-- LISTED ENTRIES follows --
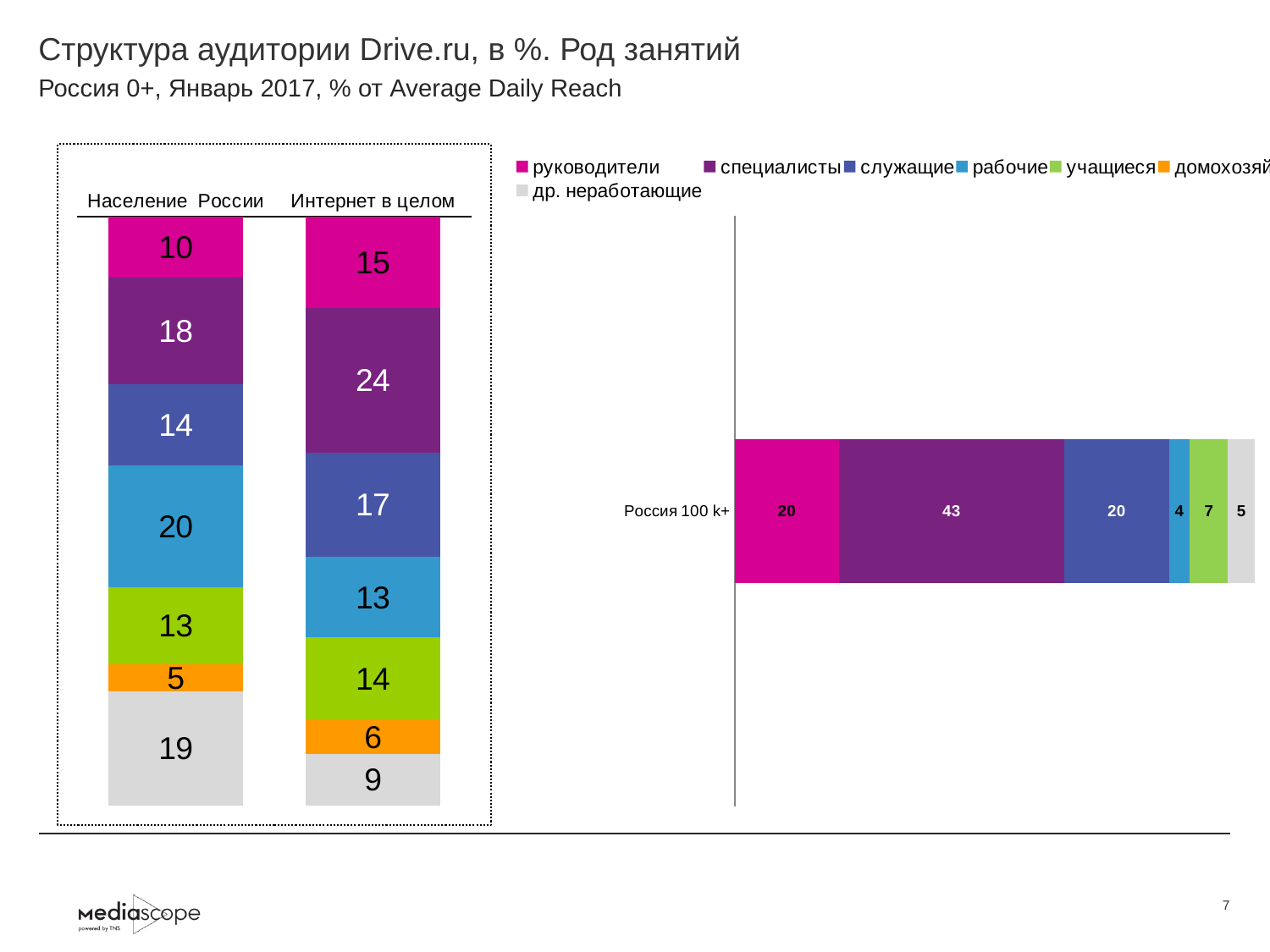
In the right chart (Россия 100 k+), what is the value of the учащиеся segment? 7 How many bars does the left stacked bar chart show? 2 In the right chart (Россия 100 k+), what is the value of the специалисты segment? 43 In the left stacked bar chart, what is the value of the рабочие segment for Население России? 20 In the left stacked bar chart, which segment is the largest in the Интернет в целом bar? специалисты In the left stacked bar chart, which segment is the smallest in the Население России bar? домохозяйки In the left stacked bar chart, what is the value of the др. неработающие segment for Население России? 19 In the left stacked bar chart, what is the difference between the руководители values for Интернет в целом and Население России? 5 How many series does the legend list? 7 What type of chart is the right chart (Россия 100 k+)? stacked bar chart In the left stacked bar chart, what is the value of the специалисты segment for Интернет в целом? 24 In the left stacked bar chart, which is larger: the служащие value for Население России or for Интернет в целом? Интернет в целом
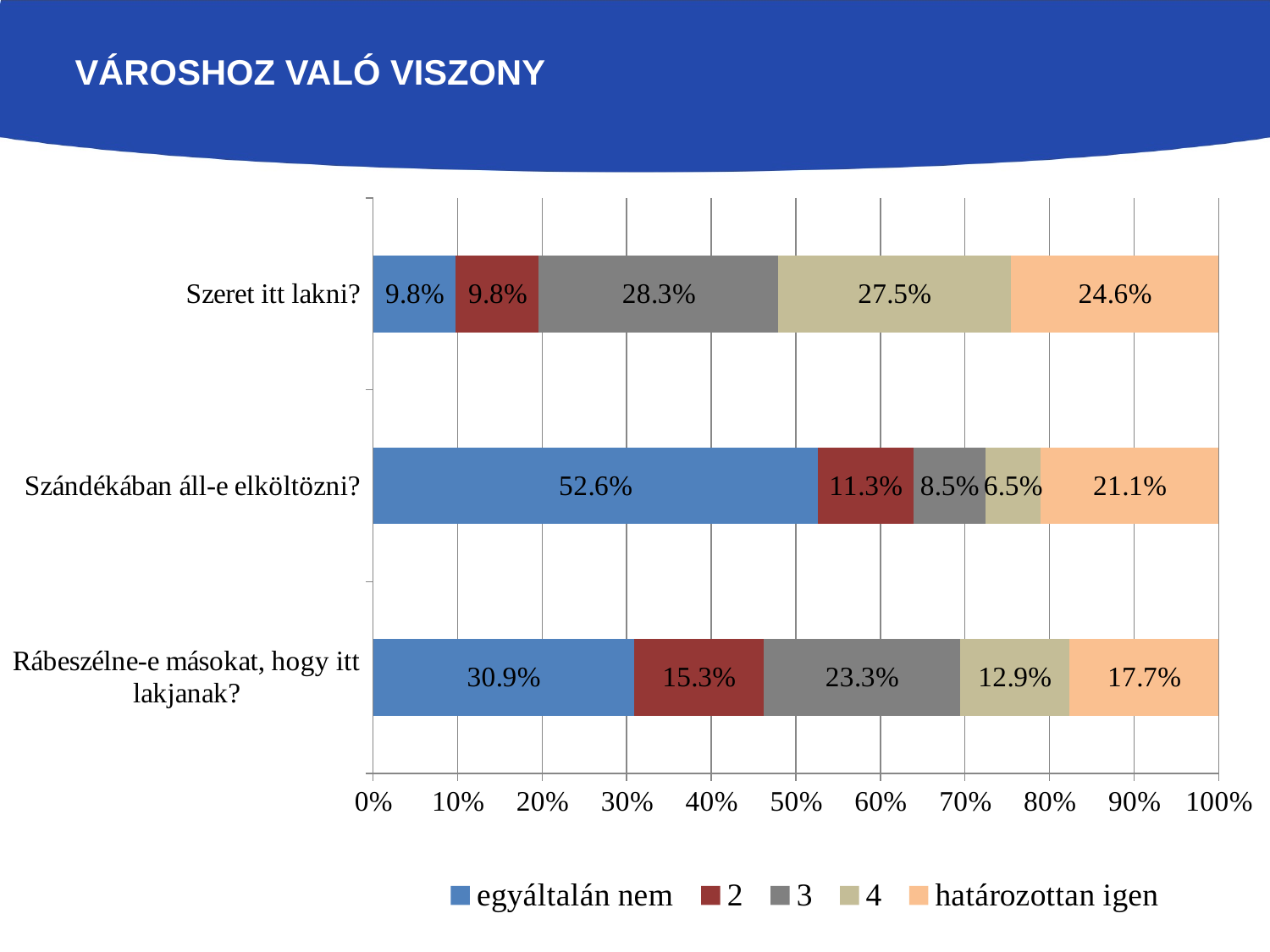
What is the value of 'egyáltalán nem' for 'Szándékában áll-e elköltözni?'? 52.6% What is the value of series '3' for 'Rábeszélne-e másokat, hogy itt lakjanak?'? 23.3% How many series does the legend list? 5 What is the value of series '4' for 'Szándékában áll-e elköltözni?'? 6.5% Which category has the highest 'egyáltalán nem' value? Szándékában áll-e elköltözni? What is the value of 'határozottan igen' for 'Szeret itt lakni?'? 24.6% Which category has the lowest 'határozottan igen' value? Rábeszélne-e másokat, hogy itt lakjanak? Which legend entry is shown in the lightest orange colour? határozottan igen How many categories (questions) are plotted on the chart? 3 Which is larger: series '4' for 'Szeret itt lakni?' or series '4' for 'Rábeszélne-e másokat, hogy itt lakjanak?'? Szeret itt lakni? What kind of chart is shown on the slide? stacked bar chart What is the difference between the 'egyáltalán nem' values for 'Szándékában áll-e elköltözni?' and 'Rábeszélne-e másokat, hogy itt lakjanak?'? 21.7 percentage points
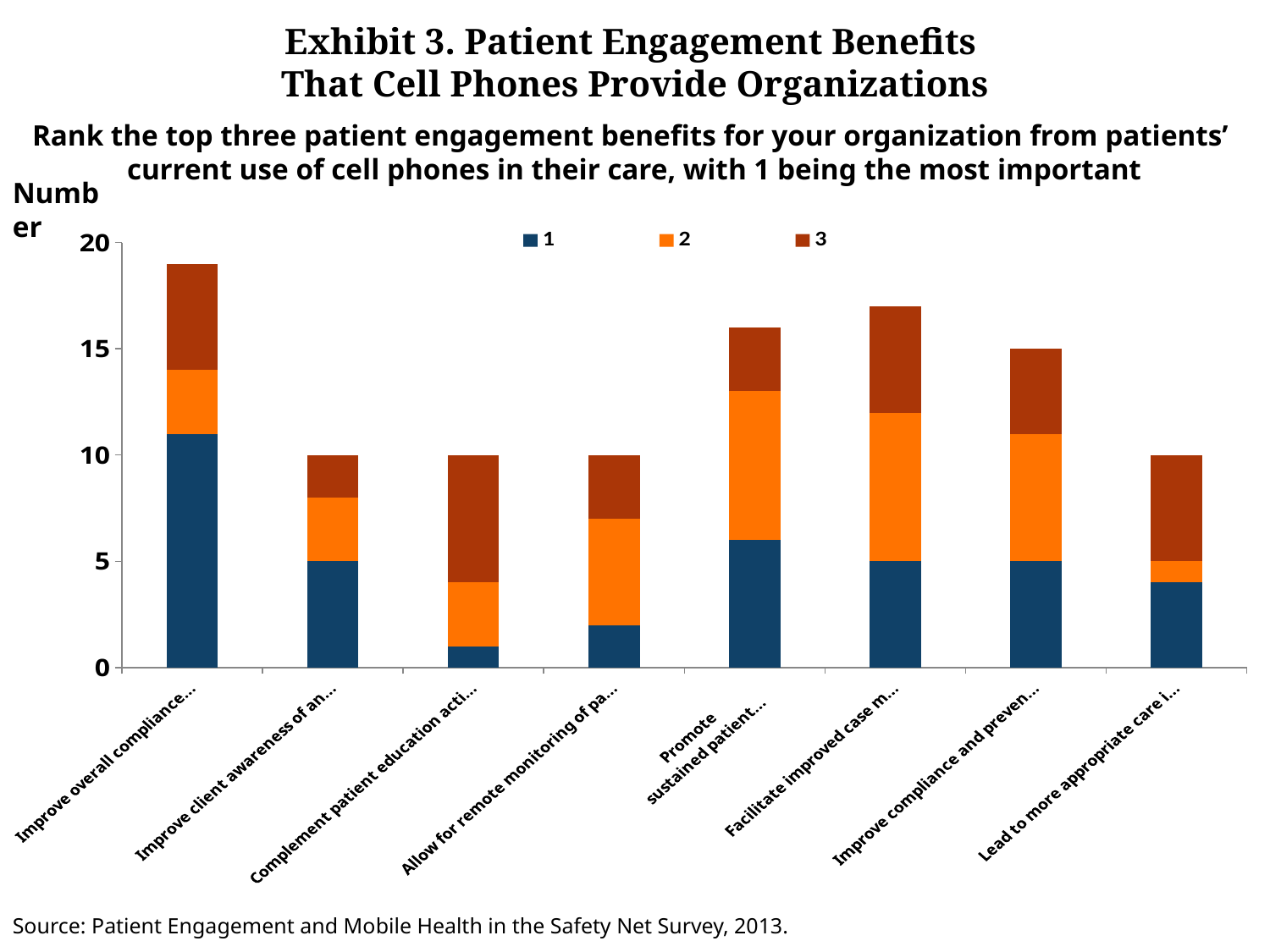
Which category has the tallest stacked bar overall? Improve overall compliance... Is the total for 'Facilitate improved case m...' greater or less than 15? greater How many categories (bars) are plotted on the x axis? 8 What is the total height of the stacked bar for 'Improve client awareness of an...'? 10 What is the total height of the stacked bar for 'Improve compliance and preven...'? 15 What is the value of series 1 for 'Improve client awareness of an...'? 5 What kind of chart is shown on the slide? Stacked bar chart What label is shown on the vertical axis? Number Is the series 1 value for 'Improve overall compliance...' greater or less than 10? greater How many series does the legend list? 3 Which has the taller stacked bar: 'Improve overall compliance...' or 'Lead to more appropriate care i...'? Improve overall compliance... Which category has the smallest segment for series 1? Complement patient education acti...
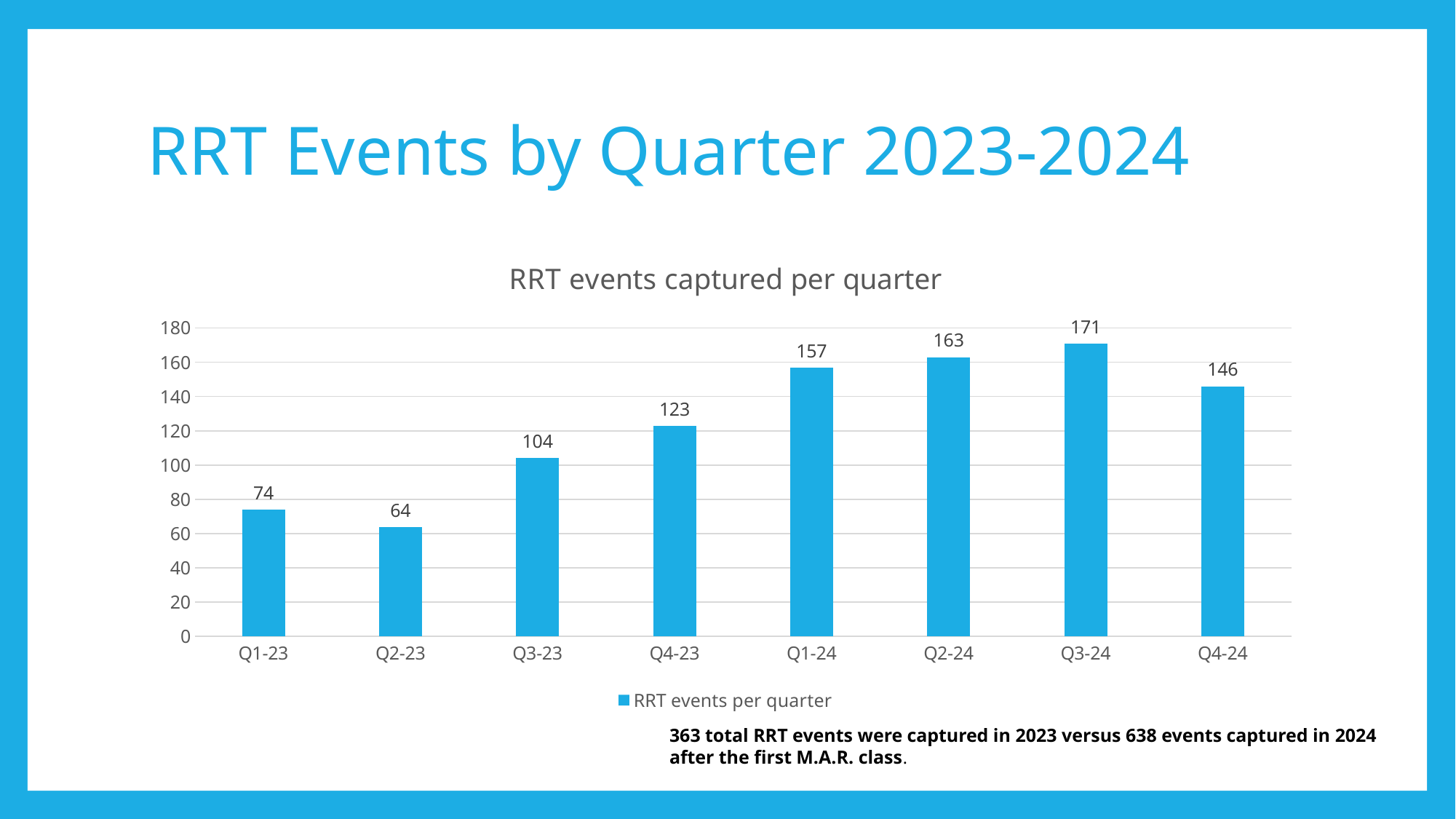
Is the value for Q3-23 greater or less than 100? greater Which quarter has the highest number of RRT events? Q3-24 Which is larger, the value for Q2-24 or the value for Q4-24? Q2-24 Which quarter has the lowest number of RRT events? Q2-23 What is the value for Q4-23? 123 What is the value for Q1-23? 74 What kind of chart is shown on the slide? bar chart What is the difference between the values for Q1-24 and Q4-23? 34 How many quarters are shown on the x axis? 8 What is the value for Q3-24? 171 What is the difference between the values for Q3-24 and Q2-23? 107 What is the title of the chart? RRT events captured per quarter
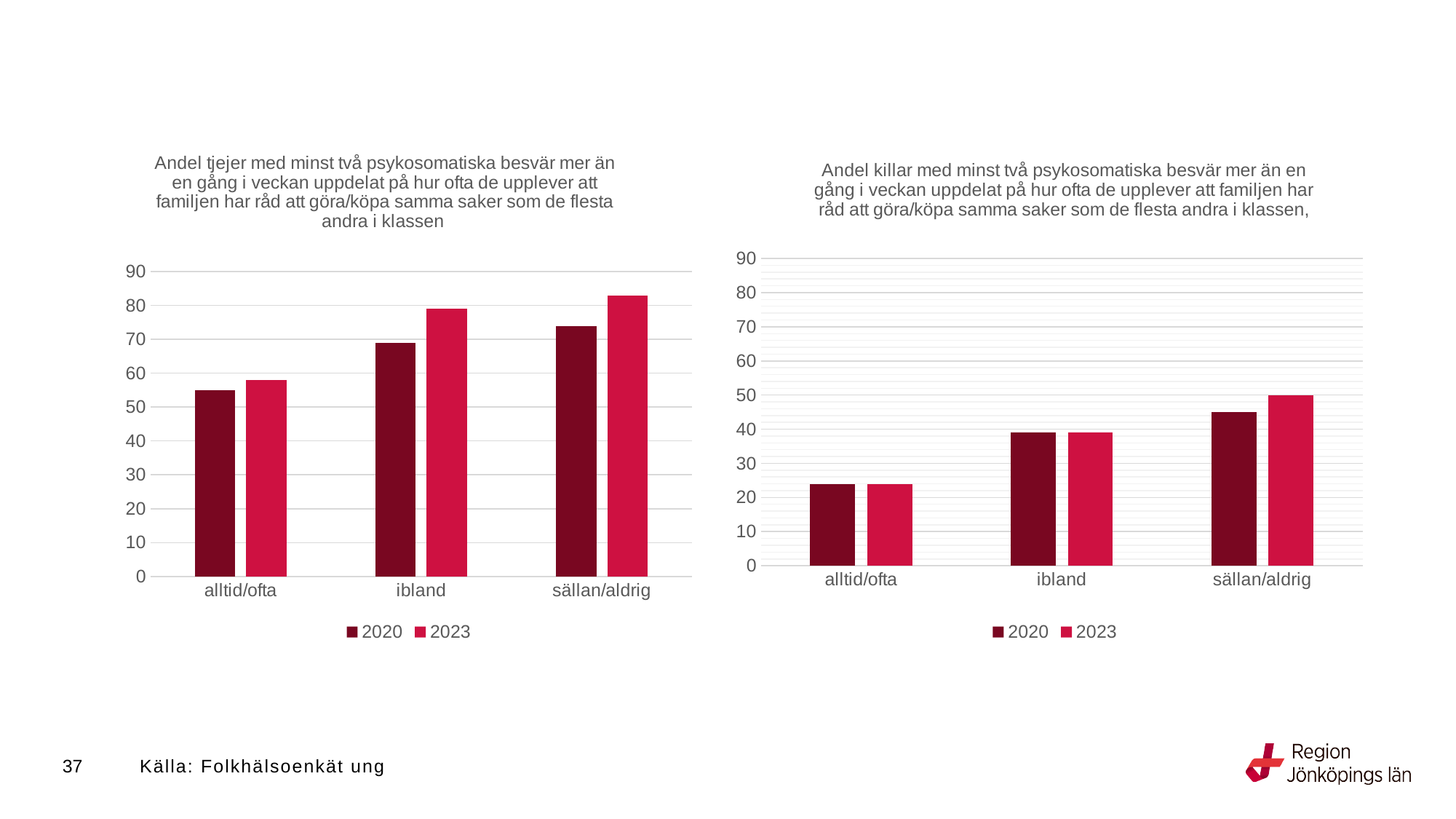
What are the two legend entries of the left chart, 'Andel tjejer med minst två psykosomatiska besvär'? 2020 and 2023 In the left chart, 'Andel tjejer med minst två psykosomatiska besvär', which is larger for ibland: the 2020 value or the 2023 value? 2023 In the left chart, 'Andel tjejer med minst två psykosomatiska besvär', is the 2023 value for ibland greater or less than 70? greater How many categories are shown on the x axis of the left chart, 'Andel tjejer med minst två psykosomatiska besvär'? 3 In the left chart, 'Andel tjejer med minst två psykosomatiska besvär', which category has the highest 2023 value? sällan/aldrig In the right chart, 'Andel killar med minst två psykosomatiska besvär', is the 2023 value for ibland greater or less than 30? greater In the left chart, 'Andel tjejer med minst två psykosomatiska besvär', is the 2020 value for sällan/aldrig greater or less than 70? greater In the right chart, 'Andel killar med minst två psykosomatiska besvär', which category has the lowest 2020 value? alltid/ofta In the right chart, 'Andel killar med minst två psykosomatiska besvär', do the 2023 values rise or fall from alltid/ofta to sällan/aldrig? rise How many series does the legend of the right chart, 'Andel killar med minst två psykosomatiska besvär', list? 2 What kind of chart is the left chart, 'Andel tjejer med minst två psykosomatiska besvär'? bar chart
-- LISTED ENTRIES concluded --
• [TO DO]: Extract the text of every item above word for word, leaving out the pictures.

• [RESULT]:
In the right chart (Россия 100 k+), what is the value of the учащиеся segment? 7 How many bars does the left stacked bar chart show? 2 In the right chart (Россия 100 k+), what is the value of the специалисты segment? 43 In the left stacked bar chart, what is the value of the рабочие segment for Население России? 20 In the left stacked bar chart, which segment is the largest in the Интернет в целом bar? специалисты In the left stacked bar chart, which segment is the smallest in the Население России bar? домохозяйки In the left stacked bar chart, what is the value of the др. неработающие segment for Население России? 19 In the left stacked bar chart, what is the difference between the руководители values for Интернет в целом and Население России? 5 How many series does the legend list? 7 What type of chart is the right chart (Россия 100 k+)? stacked bar chart In the left stacked bar chart, what is the value of the специалисты segment for Интернет в целом? 24 In the left stacked bar chart, which is larger: the служащие value for Население России or for Интернет в целом? Интернет в целом
What is the value of 'egyáltalán nem' for 'Szándékában áll-e elköltözni?'? 52.6% What is the value of series '3' for 'Rábeszélne-e másokat, hogy itt lakjanak?'? 23.3% How many series does the legend list? 5 What is the value of series '4' for 'Szándékában áll-e elköltözni?'? 6.5% Which category has the highest 'egyáltalán nem' value? Szándékában áll-e elköltözni? What is the value of 'határozottan igen' for 'Szeret itt lakni?'? 24.6% Which category has the lowest 'határozottan igen' value? Rábeszélne-e másokat, hogy itt lakjanak? Which legend entry is shown in the lightest orange colour? határozottan igen How many categories (questions) are plotted on the chart? 3 Which is larger: series '4' for 'Szeret itt lakni?' or series '4' for 'Rábeszélne-e másokat, hogy itt lakjanak?'? Szeret itt lakni? What kind of chart is shown on the slide? stacked bar chart What is the difference between the 'egyáltalán nem' values for 'Szándékában áll-e elköltözni?' and 'Rábeszélne-e másokat, hogy itt lakjanak?'? 21.7 percentage points
Which category has the tallest stacked bar overall? Improve overall compliance... Is the total for 'Facilitate improved case m...' greater or less than 15? greater How many categories (bars) are plotted on the x axis? 8 What is the total height of the stacked bar for 'Improve client awareness of an...'? 10 What is the total height of the stacked bar for 'Improve compliance and preven...'? 15 What is the value of series 1 for 'Improve client awareness of an...'? 5 What kind of chart is shown on the slide? Stacked bar chart What label is shown on the vertical axis? Number Is the series 1 value for 'Improve overall compliance...' greater or less than 10? greater How many series does the legend list? 3 Which has the taller stacked bar: 'Improve overall compliance...' or 'Lead to more appropriate care i...'? Improve overall compliance... Which category has the smallest segment for series 1? Complement patient education acti...
Is the value for Q3-23 greater or less than 100? greater Which quarter has the highest number of RRT events? Q3-24 Which is larger, the value for Q2-24 or the value for Q4-24? Q2-24 Which quarter has the lowest number of RRT events? Q2-23 What is the value for Q4-23? 123 What is the value for Q1-23? 74 What kind of chart is shown on the slide? bar chart What is the difference between the values for Q1-24 and Q4-23? 34 How many quarters are shown on the x axis? 8 What is the value for Q3-24? 171 What is the difference between the values for Q3-24 and Q2-23? 107 What is the title of the chart? RRT events captured per quarter
What are the two legend entries of the left chart, 'Andel tjejer med minst två psykosomatiska besvär'? 2020 and 2023 In the left chart, 'Andel tjejer med minst två psykosomatiska besvär', which is larger for ibland: the 2020 value or the 2023 value? 2023 In the left chart, 'Andel tjejer med minst två psykosomatiska besvär', is the 2023 value for ibland greater or less than 70? greater How many categories are shown on the x axis of the left chart, 'Andel tjejer med minst två psykosomatiska besvär'? 3 In the left chart, 'Andel tjejer med minst två psykosomatiska besvär', which category has the highest 2023 value? sällan/aldrig In the right chart, 'Andel killar med minst två psykosomatiska besvär', is the 2023 value for ibland greater or less than 30? greater In the left chart, 'Andel tjejer med minst två psykosomatiska besvär', is the 2020 value for sällan/aldrig greater or less than 70? greater In the right chart, 'Andel killar med minst två psykosomatiska besvär', which category has the lowest 2020 value? alltid/ofta In the right chart, 'Andel killar med minst två psykosomatiska besvär', do the 2023 values rise or fall from alltid/ofta to sällan/aldrig? rise How many series does the legend of the right chart, 'Andel killar med minst två psykosomatiska besvär', list? 2 What kind of chart is the left chart, 'Andel tjejer med minst två psykosomatiska besvär'? bar chart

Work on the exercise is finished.